Hence, the required numbers are 6 and 8.

OR

X is a set of factors of 24 and Y is a set of factors of 36, then find sets X ⋃ Y and X ⋂ Y by using Venn diagram and comment on the answer.

Solution:

X = factors of 24

= {1, 2, 3, 4, 6, 8, 12, 24}

Y = factors of 36

= {1, 2, 3, 4, 6, 9, 12, 18, 36}

X ⋃ Y = {1, 2, 3, 4, 6, 8, 12, 24} ⋃ {1, 2, 3, 4, 6, 9, 12, 18, 36} = {1, 2, 3, 4, 6, 8, 9, 12, 18, 24, 36}

X ⋂ Y = {1, 2, 3, 4, 6, 8, 12, 24} ⋂ {1, 2, 3, 4, 6, 9, 12, 18, 36} = {1, 2, 3, 4, 6, 12}

17. Find the sum of all the three digit numbers, which are divisible by 4.

Solution:

Three digit numbers which are divisible by 4 are:

100, 104, 108,…., 996

This is an AP with a = 100 and d = 4

nth term of AP

a_n = a + (n – 1)d

996 = 100 + (n – 1)4

(n – 1)4 = 996 – 100 = 896

n – 1 = 896/4

n – 1 = 224

n = 225

Sum of first n terms

S_n = n/2(a + an)

S₂₂₅ = (225/2) × (100 + 996)

= (225/2) × 1096

= 123300

Hence, the required sum is 123300.

OR

Find the coordinates of the points of trisection of the line segment joining the points (-3, 3) and (3, -3).

Solution:

Let the given points be:

A(-3, 3) and B(3, -3)

Let C and D be the points of trisection of line joining the points A and B.

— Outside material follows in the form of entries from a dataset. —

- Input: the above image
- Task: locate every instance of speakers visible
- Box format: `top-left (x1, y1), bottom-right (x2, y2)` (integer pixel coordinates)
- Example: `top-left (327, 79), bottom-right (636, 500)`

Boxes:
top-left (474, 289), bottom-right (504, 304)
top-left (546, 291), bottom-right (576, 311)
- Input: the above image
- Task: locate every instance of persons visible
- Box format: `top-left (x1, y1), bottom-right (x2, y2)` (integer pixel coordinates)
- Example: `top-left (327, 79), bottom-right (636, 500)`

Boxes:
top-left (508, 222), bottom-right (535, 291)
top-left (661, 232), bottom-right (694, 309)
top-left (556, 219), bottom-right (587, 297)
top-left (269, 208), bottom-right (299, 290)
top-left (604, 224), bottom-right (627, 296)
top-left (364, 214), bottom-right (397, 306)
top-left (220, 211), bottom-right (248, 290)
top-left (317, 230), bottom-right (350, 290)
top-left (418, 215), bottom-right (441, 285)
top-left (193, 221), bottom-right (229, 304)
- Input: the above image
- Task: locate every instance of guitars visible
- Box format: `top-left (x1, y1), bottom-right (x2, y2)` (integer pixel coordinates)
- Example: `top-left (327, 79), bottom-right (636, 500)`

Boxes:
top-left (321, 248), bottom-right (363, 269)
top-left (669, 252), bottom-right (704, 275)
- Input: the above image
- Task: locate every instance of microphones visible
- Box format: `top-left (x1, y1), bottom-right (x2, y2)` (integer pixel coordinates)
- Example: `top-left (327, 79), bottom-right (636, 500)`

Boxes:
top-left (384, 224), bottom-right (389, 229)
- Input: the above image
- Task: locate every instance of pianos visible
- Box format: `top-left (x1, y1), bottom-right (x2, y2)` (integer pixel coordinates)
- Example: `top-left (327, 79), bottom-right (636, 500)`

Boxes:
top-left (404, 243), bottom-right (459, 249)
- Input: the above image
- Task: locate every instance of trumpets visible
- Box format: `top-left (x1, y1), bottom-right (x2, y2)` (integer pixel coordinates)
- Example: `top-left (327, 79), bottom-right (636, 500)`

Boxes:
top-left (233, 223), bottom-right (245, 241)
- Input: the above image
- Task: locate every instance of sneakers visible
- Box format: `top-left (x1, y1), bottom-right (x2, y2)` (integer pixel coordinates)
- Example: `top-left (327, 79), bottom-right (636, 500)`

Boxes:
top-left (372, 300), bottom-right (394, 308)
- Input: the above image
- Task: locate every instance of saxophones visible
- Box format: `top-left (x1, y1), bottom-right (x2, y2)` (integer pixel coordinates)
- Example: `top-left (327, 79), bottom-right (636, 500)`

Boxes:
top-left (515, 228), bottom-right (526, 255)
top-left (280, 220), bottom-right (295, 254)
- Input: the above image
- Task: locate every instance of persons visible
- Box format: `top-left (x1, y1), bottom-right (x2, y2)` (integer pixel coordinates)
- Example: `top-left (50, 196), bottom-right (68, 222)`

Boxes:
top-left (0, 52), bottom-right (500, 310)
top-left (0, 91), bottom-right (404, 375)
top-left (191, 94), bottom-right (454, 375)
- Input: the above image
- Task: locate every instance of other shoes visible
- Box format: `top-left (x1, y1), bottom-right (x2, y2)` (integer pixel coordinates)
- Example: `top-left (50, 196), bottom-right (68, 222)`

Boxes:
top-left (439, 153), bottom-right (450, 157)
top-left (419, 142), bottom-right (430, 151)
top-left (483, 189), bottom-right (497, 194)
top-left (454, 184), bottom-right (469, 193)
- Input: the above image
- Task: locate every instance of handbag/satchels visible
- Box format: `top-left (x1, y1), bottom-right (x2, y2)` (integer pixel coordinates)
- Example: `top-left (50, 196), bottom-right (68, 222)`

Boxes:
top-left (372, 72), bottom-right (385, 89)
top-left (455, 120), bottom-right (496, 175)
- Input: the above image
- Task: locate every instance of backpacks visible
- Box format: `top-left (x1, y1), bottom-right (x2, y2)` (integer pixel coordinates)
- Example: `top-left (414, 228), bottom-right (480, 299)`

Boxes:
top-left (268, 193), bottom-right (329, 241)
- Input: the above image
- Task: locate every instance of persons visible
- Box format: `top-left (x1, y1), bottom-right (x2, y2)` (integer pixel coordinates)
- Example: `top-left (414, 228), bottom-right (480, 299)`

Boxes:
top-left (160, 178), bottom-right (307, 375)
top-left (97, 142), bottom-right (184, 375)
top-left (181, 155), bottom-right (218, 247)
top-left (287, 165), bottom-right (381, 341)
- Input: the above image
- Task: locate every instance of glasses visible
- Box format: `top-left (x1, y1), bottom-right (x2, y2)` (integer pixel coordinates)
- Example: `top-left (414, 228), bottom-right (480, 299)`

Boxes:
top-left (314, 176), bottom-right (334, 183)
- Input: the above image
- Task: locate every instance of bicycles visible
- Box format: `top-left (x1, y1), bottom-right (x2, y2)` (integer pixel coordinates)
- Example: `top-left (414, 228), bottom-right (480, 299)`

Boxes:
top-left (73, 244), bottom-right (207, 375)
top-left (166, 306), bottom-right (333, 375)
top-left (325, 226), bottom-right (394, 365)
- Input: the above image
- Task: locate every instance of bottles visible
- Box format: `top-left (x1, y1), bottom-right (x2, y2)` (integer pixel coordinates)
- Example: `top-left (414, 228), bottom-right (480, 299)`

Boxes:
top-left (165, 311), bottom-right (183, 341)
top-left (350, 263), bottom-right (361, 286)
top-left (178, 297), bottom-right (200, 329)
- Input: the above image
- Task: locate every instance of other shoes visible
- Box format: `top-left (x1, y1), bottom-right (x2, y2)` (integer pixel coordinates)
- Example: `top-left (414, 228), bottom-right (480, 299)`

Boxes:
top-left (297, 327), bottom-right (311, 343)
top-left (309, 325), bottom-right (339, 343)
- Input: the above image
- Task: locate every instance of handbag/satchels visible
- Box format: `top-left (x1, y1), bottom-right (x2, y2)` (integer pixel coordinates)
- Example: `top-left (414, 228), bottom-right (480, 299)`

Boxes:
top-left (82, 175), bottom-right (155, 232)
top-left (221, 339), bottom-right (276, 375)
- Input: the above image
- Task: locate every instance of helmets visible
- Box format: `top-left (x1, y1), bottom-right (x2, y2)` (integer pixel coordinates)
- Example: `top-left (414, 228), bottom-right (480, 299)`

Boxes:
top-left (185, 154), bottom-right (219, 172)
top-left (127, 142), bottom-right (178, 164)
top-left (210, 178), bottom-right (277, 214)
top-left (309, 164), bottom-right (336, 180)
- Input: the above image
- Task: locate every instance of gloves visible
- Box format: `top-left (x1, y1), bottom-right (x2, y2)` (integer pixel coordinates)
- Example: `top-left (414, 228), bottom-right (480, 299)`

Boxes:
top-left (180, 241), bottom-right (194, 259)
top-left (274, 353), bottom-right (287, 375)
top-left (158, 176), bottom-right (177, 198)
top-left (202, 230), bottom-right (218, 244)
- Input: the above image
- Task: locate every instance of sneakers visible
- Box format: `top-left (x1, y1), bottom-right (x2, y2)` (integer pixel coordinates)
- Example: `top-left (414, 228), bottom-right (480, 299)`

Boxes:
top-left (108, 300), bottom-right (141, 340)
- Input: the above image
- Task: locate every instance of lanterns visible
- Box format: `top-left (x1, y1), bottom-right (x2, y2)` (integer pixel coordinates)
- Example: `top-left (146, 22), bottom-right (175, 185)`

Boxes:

C divided AB in the ratio 1 : 2.

m : n = 1 : 2

Using section formula,

C = [(mx₂ + nx₁)/ (m + n), (my₂ + ny₁)/ (m + n)]

= [(3 – 6)/ (1 + 2), (-3 + 6)/(1 + 2)]

= (-3/3, 3/3)

= (-1, 1)

D is the midpoint of BC.

D = [(-1 + 3)/2, (1 – 3)/2]

= (2/2, -2/2)

= (1, -1)

Hence, the required points are (-1, 1) and (1, -1).